● **TEXTAUSZUG**:

# # # # #

Soziale Medien sind ein wichtiges Werkzeug für Aktivist:innen – aber auch ein Risiko. Hassrede, Überwachung und Desinformation nehmen zu. Wie können Betroffene sich schützen? Dieser Artikel zeigt Herausforderungen und Lösungen.

Erschienen in der 373. Ausgabe des GI-Radar am 21.02.2025: https://gi-radar.de/373-digitale-gewalt/

Digitale Gewalt gegen Aktivist:innen: Risiken und mögliche Handlungsmöglichkeiten

Seit den frühen 2010er Jahren, insbesondere während der Proteste in Ägypten und Tunesien, wurde die Rolle von Informations- und Kommunikationstechnologien (IKT) für aktivistische Tätigkeiten immer wichtiger. Dies zeigt sich beispielsweise an der Nutzung sozialer Medien durch Aktivist:innen in Myanmar, die nach dem Militärputsch 2021 internationale Aufmerksamkeit erlangen wollten. IKTs bieten zahlreiche Vorteile wie Kosteneinsparungen, Zugang zu alternativen Informationsquellen und die Demokratisierung politischer Beteiligung. Jedoch sind Aktivist:innen mit vielfältigen Herausforderungen und unterschiedlichen Formen von digitaler Gewalt konfrontiert, darunter Internetabschaltungen, Hassrede und Zensurmaßnahmen. Auch ist ein Anstieg digitaler Überwachung, Propaganda und der Manipulation von Informationen zu verzeichnen. Die zunehmende Verbreitung digitaler Gewalt stellt für Aktivist:innen und soziale Bewegungen ein signifikantes Problem dar, was dazu führt, dass sich immer mehr Aktivist:innen selbst zensieren und sich aus den Online-Räumen zurückziehen.

# # # # #

● **BEREITGESTELLTES MATERIAL**:
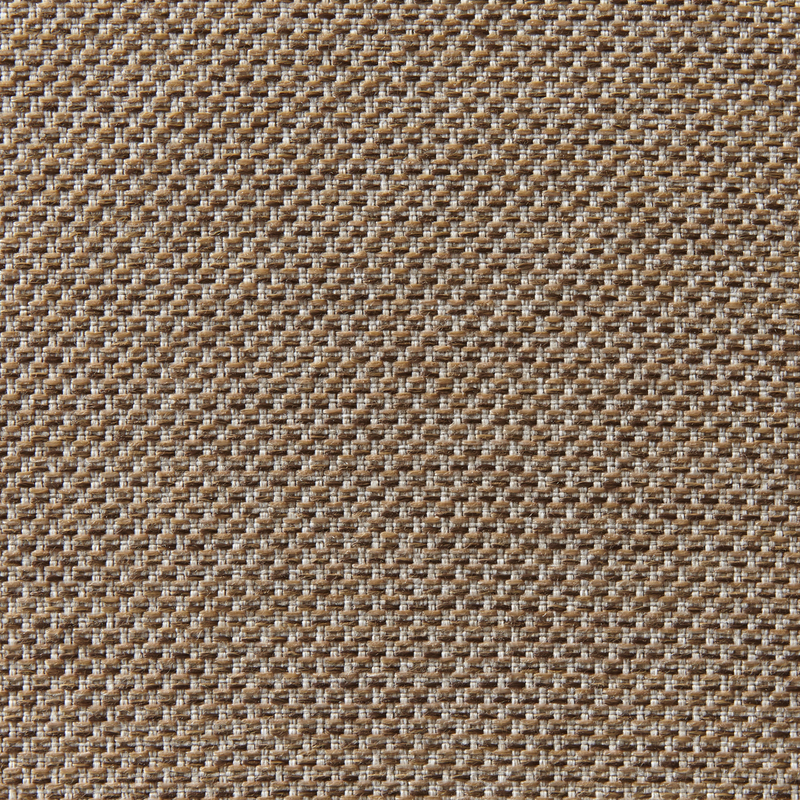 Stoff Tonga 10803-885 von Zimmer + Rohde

# # # # #

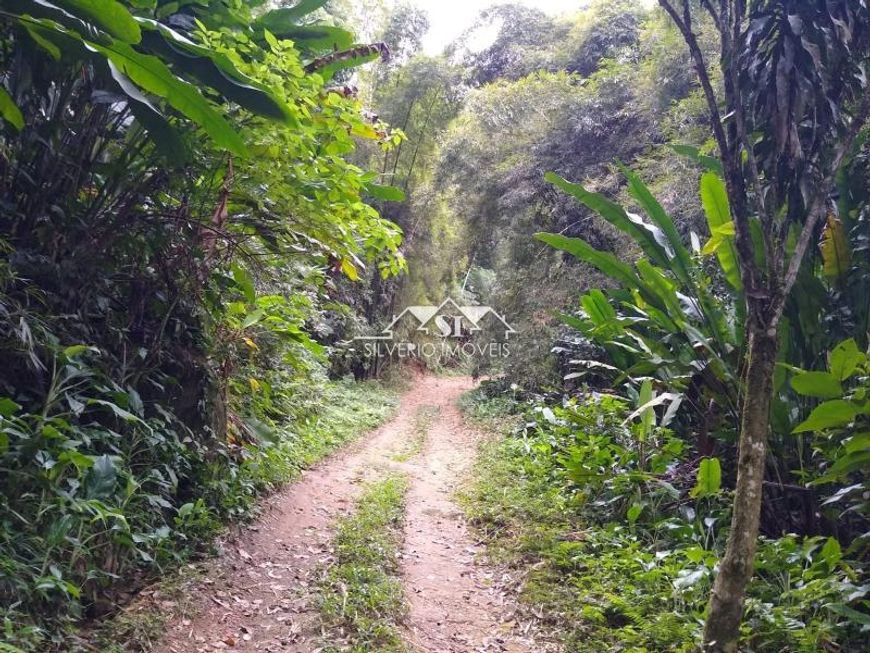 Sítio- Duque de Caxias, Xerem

# # # # #

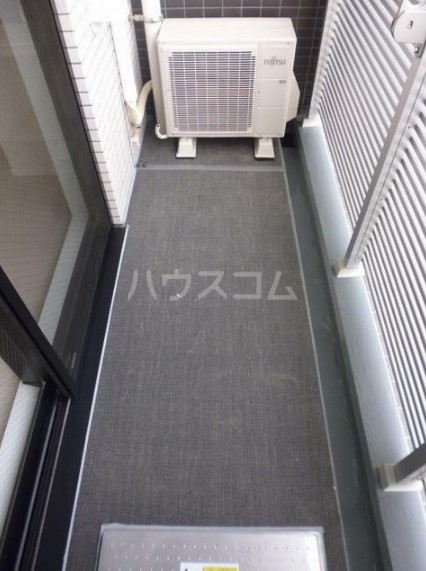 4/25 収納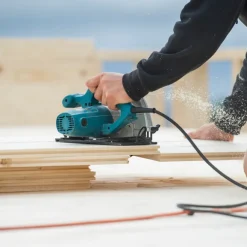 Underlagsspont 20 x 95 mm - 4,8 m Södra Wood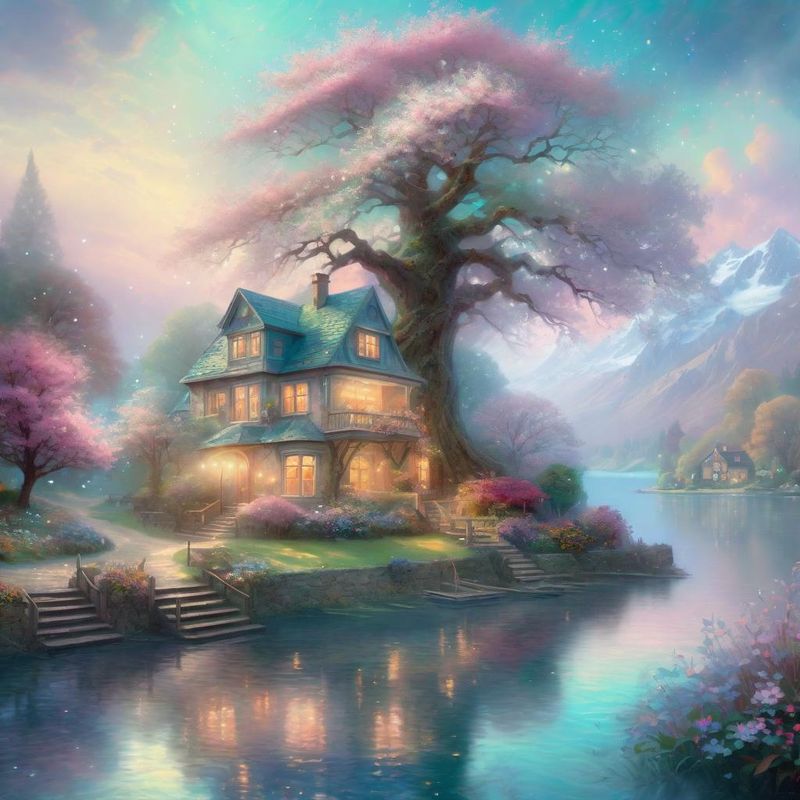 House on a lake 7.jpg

# # # # #

● **AUFGABENSTELLUNG**: Schreibe den Abschnitt des Textauszugs, der mit den Worten „Soziale Medien sind“ beginnt und mit „Herausforderungen und Lösungen.“ endet, neu und ersetze dabei „Werkzeug“ durch „Instrument“.

● **BEARBEITETE AUFGABE**:
Soziale Medien sind ein wichtiges Instrument für Aktivist:innen – aber auch ein Risiko. Hassrede, Überwachung und Desinformation nehmen zu. Wie können Betroffene sich schützen? Dieser Artikel zeigt Herausforderungen und Lösungen.